> _What you need to do_: Each line from the material with the word "candidate" in it must be copied.

> _Information_:
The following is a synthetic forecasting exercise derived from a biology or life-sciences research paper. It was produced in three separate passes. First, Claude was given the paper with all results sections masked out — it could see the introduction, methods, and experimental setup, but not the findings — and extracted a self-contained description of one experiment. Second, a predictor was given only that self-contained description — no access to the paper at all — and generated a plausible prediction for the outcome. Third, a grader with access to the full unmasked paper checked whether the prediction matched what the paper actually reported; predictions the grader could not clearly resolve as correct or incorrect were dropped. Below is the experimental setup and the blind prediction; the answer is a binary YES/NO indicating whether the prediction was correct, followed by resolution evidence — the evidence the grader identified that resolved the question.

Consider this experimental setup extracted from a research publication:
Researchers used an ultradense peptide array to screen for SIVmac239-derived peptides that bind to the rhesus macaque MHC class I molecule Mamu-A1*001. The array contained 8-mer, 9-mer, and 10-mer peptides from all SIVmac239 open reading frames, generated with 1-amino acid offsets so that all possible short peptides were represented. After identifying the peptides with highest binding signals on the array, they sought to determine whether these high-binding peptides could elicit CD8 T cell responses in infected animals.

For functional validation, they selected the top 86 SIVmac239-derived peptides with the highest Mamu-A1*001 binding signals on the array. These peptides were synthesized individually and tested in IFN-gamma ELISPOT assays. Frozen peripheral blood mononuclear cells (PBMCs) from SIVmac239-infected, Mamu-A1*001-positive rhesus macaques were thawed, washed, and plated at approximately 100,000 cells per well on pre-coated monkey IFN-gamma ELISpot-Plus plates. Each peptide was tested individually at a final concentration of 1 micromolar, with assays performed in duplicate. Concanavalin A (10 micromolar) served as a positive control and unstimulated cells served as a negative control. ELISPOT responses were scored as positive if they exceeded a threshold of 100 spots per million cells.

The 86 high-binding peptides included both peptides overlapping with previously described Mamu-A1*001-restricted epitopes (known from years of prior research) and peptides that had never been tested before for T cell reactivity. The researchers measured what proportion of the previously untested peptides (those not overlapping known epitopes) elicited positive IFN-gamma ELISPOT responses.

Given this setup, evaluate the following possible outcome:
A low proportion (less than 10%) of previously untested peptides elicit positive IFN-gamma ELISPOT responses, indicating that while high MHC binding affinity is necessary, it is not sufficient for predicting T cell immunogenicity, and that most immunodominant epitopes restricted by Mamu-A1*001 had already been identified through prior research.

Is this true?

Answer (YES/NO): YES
--
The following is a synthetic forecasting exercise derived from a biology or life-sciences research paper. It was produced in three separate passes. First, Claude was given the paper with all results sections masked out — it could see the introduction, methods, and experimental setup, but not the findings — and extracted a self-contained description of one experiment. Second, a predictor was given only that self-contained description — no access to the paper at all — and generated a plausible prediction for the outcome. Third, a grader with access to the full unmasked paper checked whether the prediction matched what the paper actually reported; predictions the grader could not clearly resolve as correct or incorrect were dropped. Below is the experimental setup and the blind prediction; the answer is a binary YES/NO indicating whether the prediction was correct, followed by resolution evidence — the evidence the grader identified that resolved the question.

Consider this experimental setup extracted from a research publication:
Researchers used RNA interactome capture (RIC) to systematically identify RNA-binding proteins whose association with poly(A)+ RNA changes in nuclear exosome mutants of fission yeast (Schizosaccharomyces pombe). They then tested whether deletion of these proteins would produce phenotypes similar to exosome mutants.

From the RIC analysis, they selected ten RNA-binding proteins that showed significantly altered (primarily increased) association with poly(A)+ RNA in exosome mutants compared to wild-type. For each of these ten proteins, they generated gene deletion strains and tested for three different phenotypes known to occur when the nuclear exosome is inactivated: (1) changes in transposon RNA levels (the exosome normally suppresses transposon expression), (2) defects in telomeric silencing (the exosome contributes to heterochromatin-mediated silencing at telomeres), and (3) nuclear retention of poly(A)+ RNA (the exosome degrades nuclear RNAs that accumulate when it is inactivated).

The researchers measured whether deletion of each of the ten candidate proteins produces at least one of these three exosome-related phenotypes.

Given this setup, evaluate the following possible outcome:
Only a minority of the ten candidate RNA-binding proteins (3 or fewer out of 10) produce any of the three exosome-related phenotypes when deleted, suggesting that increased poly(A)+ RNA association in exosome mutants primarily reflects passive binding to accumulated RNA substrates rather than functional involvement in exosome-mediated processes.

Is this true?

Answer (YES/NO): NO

> _Reply_:
The researchers measured whether deletion of each of the ten candidate proteins produces at least one of these three exosome-related phenotypes.
Only a minority of the ten candidate RNA-binding proteins (3 or fewer out of 10) produce any of the three exosome-related phenotypes when deleted, suggesting that increased poly(A)+ RNA association in exosome mutants primarily reflects passive binding to accumulated RNA substrates rather than functional involvement in exosome-mediated processes.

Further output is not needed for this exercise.